TENSION IN THE PALACE
Oba Lamidi died at the age of 83, but 10 years before this incident, there was tension in the palace over his near-death experience, which he shared in the interview with Tribune.
“When I was 73 years old, I had a race from the palace to Durbar and back to the palace. That race marked a turning point in my strenuous physical exercise. I did the race in my usual non-stop pace. I finished up in the palace. But as soon as I left bathroom, I crashed. My heart beat increased alarmingly. I lied down, seeing stars. The heart was beating continuously and dangerously. I was there on the floor and told my wives that my time was up because that was what was on my thought. Quickly Dr Adams came, observed the rate of the heart beat and did some treatment.

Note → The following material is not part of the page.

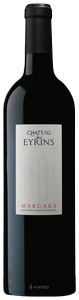 Château des Eyrins Margaux 2020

“For about five hours, I was in that emergency in the palace. There was tension in every part of the palace. I did not know I could survive it but I thank boxing for having taught me endurance and how to handle such circumstance. After I had stabilised, I travelled to London where I saw my doctor. He told me that if I had fallen down during the race, I would have gone. He then advised me that before I embark on physical exercise, I should check my BP,” he recalled.
One wish he made in his lifetime was to return as a king in his second coming to the world.
“My experience on the throne has been very tasking. I have to settle disputes and know all the laws; even the modern laws. If I am to come again to the world, I would definitely like to come back as a king,” he noted.
Enjoy your new abode Oba Lamidi Olayiwola Atanda Adeyemi (October 15, 1938 to April 22, 2022). For our belief knows no second coming on this side of the planet. Awo looooo! Sun Ire, Iku Baba Yeye. Oba Alade.